成田街道を通り、佐倉の宿場町だった場所をゆっくりと走る。往時の賑わいはないものの、今も古い佇まいをわずかに残している。旧街道を北に曲がって佐倉街道に出ると、周囲よりもこんもりと盛り上がった場所が見える。ここが佐倉城があった場所だ。現在ここには国立歴史民俗博物館が建っている。
国立歴史民俗博物館は考古学や歴史、民俗の広い範囲に渡って展示されている博物館で、明治・大正の歴史学者・黒板勝美の提唱で設置が検討された。計画が具体化するのは1970年代に入ってからで、完成は1981年。
正直言ってあまり期待しないで行ったのだが、玄関をくぐるとその規模の大きさに度肝を抜かれた。上野の国立博物館と比較しても、まったくひけを取らない。古代から昭和末期までが時代に沿っての展示がされており、つぶさに観ていったらとても1、2時間では終わらない。おそらく1日はいられるだろう。
こんな立派な博物館が、なぜ佐倉に建てられたのかが謎だが、規模が大きいために都心では土地がなかったのかもしれない。歴史好きなら、一度訪れて損はない博物館だと思う。
さて、もうひとつのおすすめスポットが「DIC川村記念美術館」だ。名前から分かるとおり、DIC(大日本インク)が関連会社が収集した美術作品を展示するために建てたものである。言ってしまえば、大日本印刷グループの創業家である川村家の収蔵品を見せてくれる、というわけだ。

資料:
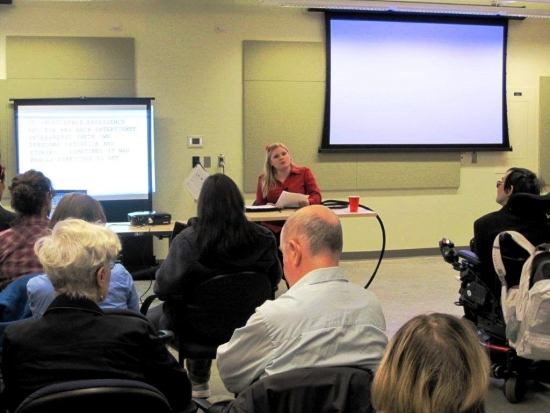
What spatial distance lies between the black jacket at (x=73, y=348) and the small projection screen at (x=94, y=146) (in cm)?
461

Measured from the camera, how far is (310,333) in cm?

課題:
a - 提示文について、次の問いに答えよ。
(i) 佐倉城があった場所に、現在建っているものは何か。
(ii) 国立歴史民俗博物館が完成したのは何年か。
(iii) 国立歴史民俗博物館では、どの時代からどの時代までが展示されているか。
b - 提示文のうち、「成田街道を通り、佐倉の宿場町」で始まり「てからで、完成は1981年。」まで続く部分を、そのまま書き写せ。

各課題の解答:
a -
(i) 国立歴史民俗博物館
(ii) 1981年
(iii) 古代から昭和末期まで

b -
成田街道を通り、佐倉の宿場町だった場所をゆっくりと走る。往時の賑わいはないものの、今も古い佇まいをわずかに残している。旧街道を北に曲がって佐倉街道に出ると、周囲よりもこんもりと盛り上がった場所が見える。ここが佐倉城があった場所だ。現在ここには国立歴史民俗博物館が建っている。
国立歴史民俗博物館は考古学や歴史、民俗の広い範囲に渡って展示されている博物館で、明治・大正の歴史学者・黒板勝美の提唱で設置が検討された。計画が具体化するのは1970年代に入ってからで、完成は1981年。